Data items:
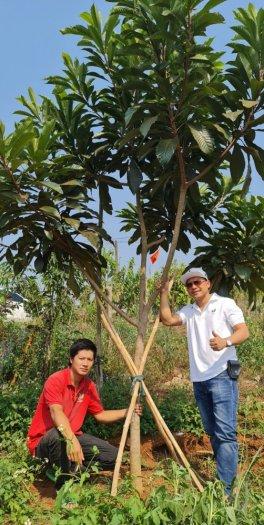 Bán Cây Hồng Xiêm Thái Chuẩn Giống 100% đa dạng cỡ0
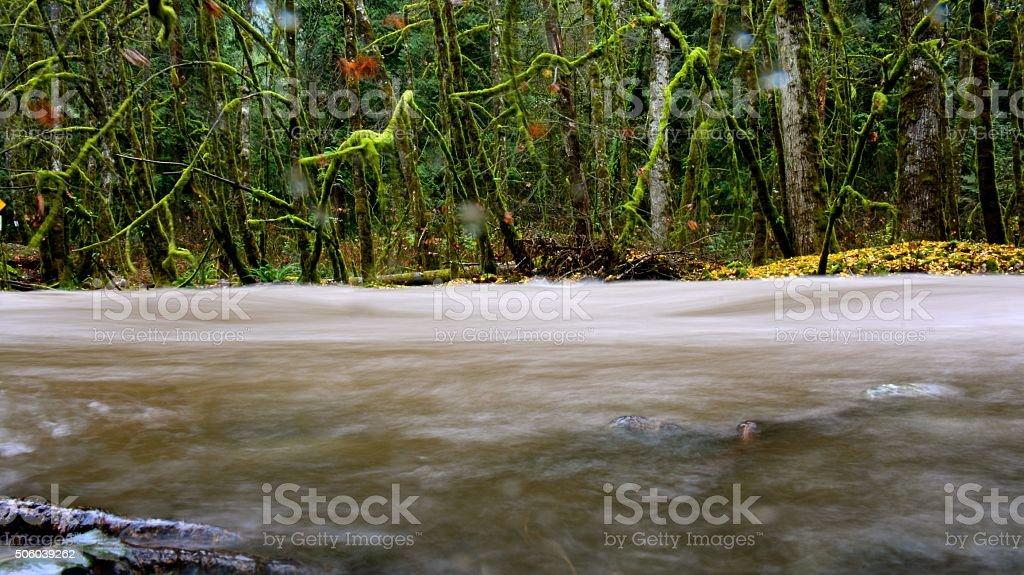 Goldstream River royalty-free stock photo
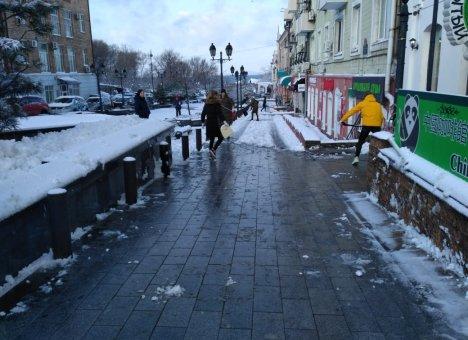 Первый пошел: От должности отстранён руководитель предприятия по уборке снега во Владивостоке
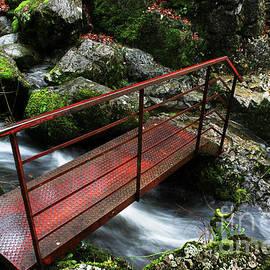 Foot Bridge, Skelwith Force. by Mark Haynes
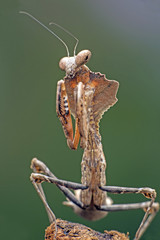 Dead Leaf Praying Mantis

**WHAT YOU SHOULD DO:**
Leave the pictures out and write out every entry exactly as given.

**ANSWER TO THIS EXERCISE:**
 Bán Cây Hồng Xiêm Thái Chuẩn Giống 100% đa dạng cỡ0
 Goldstream River royalty-free stock photo
 Первый пошел: От должности отстранён руководитель предприятия по уборке снега во Владивостоке
 Foot Bridge, Skelwith Force. by Mark Haynes
 Dead Leaf Praying Mantis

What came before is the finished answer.